● Information shown:
=======

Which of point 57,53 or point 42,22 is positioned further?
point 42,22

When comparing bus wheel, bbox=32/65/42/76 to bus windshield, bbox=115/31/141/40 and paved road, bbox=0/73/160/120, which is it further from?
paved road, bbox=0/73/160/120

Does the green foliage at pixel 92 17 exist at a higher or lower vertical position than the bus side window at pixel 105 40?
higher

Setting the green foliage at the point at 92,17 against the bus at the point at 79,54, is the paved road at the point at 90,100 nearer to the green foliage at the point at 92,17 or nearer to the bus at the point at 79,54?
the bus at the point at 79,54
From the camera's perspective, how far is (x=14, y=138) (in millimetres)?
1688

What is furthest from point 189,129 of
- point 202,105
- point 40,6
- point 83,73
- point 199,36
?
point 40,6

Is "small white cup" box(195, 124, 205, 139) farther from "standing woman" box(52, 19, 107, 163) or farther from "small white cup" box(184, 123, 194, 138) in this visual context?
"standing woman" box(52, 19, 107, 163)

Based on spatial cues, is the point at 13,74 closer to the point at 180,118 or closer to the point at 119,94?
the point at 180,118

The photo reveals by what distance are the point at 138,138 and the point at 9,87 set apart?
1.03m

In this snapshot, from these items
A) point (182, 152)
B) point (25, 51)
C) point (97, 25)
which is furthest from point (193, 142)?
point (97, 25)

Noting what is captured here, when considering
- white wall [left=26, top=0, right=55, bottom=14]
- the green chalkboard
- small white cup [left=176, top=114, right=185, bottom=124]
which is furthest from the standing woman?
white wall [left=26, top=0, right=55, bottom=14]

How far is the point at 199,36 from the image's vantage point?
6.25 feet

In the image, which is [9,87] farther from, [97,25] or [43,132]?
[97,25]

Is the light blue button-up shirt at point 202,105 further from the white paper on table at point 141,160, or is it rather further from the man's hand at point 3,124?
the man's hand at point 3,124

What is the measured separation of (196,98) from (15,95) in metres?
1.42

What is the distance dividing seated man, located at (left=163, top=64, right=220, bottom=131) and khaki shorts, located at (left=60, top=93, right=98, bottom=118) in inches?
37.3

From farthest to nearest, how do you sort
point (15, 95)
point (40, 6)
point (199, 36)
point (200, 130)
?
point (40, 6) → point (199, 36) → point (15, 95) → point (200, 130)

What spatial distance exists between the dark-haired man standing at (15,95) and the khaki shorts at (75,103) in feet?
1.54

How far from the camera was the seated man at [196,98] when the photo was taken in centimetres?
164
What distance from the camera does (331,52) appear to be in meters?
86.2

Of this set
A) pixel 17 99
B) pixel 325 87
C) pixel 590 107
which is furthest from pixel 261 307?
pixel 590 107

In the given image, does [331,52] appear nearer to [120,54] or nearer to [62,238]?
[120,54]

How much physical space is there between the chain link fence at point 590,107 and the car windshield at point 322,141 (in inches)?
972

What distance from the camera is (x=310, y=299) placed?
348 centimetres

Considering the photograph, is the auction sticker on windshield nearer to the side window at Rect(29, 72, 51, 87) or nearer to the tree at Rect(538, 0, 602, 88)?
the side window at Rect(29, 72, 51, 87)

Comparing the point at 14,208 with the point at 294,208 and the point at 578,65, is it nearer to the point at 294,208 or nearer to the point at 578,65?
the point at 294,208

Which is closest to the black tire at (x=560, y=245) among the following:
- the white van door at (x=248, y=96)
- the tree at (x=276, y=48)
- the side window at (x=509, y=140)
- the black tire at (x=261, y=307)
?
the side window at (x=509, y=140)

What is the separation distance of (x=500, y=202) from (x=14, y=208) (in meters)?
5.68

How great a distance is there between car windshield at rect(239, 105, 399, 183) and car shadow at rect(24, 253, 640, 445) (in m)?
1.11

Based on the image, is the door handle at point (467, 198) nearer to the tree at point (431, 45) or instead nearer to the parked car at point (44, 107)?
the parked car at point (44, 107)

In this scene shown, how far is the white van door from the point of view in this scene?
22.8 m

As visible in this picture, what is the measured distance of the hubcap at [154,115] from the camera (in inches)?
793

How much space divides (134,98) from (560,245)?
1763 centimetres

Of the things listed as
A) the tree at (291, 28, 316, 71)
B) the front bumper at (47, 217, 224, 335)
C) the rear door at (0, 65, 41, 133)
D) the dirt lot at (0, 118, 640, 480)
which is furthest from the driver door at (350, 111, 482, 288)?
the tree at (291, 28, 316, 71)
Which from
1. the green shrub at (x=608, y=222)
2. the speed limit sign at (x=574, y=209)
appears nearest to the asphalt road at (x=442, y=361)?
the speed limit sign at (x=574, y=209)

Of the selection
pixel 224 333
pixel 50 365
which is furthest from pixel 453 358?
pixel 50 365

=======

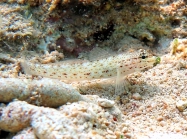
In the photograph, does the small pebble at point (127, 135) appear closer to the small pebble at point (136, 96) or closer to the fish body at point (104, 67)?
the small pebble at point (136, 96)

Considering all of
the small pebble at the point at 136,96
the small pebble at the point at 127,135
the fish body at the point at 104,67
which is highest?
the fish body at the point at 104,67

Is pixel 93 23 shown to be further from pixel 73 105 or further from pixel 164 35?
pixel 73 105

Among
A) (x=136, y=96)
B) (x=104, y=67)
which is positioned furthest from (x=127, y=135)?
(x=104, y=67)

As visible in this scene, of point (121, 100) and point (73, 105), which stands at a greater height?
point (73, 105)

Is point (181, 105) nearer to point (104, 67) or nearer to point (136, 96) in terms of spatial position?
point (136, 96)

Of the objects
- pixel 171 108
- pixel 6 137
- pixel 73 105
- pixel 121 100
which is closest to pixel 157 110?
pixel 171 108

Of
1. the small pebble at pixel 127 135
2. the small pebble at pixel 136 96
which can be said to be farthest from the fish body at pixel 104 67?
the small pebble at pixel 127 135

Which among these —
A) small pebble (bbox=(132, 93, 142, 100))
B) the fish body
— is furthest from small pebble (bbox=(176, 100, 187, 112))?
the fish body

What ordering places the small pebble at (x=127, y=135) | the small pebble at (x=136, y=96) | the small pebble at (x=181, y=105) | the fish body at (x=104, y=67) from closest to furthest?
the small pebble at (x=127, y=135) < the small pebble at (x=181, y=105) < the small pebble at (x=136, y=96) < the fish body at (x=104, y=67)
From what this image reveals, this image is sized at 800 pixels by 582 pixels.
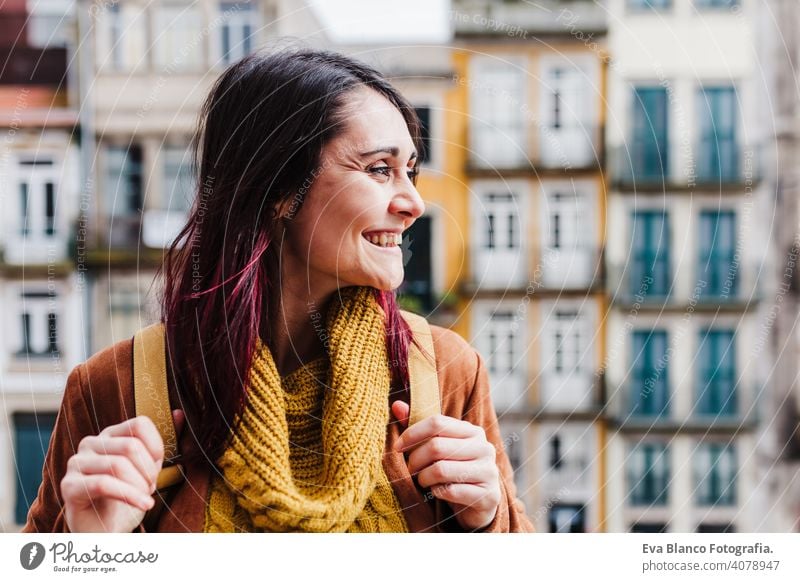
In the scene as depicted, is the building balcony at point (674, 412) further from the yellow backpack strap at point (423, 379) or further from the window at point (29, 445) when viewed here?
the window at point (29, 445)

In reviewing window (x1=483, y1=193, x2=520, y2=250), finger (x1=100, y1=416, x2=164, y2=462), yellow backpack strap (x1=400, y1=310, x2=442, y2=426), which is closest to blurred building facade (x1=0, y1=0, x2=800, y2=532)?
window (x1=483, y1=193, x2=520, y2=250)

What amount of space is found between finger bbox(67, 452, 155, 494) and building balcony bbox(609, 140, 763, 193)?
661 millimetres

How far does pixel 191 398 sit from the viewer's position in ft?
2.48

=======

● Task requirements: Pick out each line in the data above that contains the word "tree" and copy those lines.

● Response for this exercise:
Considering the photograph, is the auction sticker on windshield nearer to the side window at Rect(29, 72, 51, 87) or nearer to the tree at Rect(538, 0, 602, 88)?
- the tree at (x=276, y=48)
Based on the image, is the door handle at point (467, 198) nearer to the tree at point (431, 45) or instead nearer to the parked car at point (44, 107)?
A) the tree at (291, 28, 316, 71)
the tree at (291, 28, 316, 71)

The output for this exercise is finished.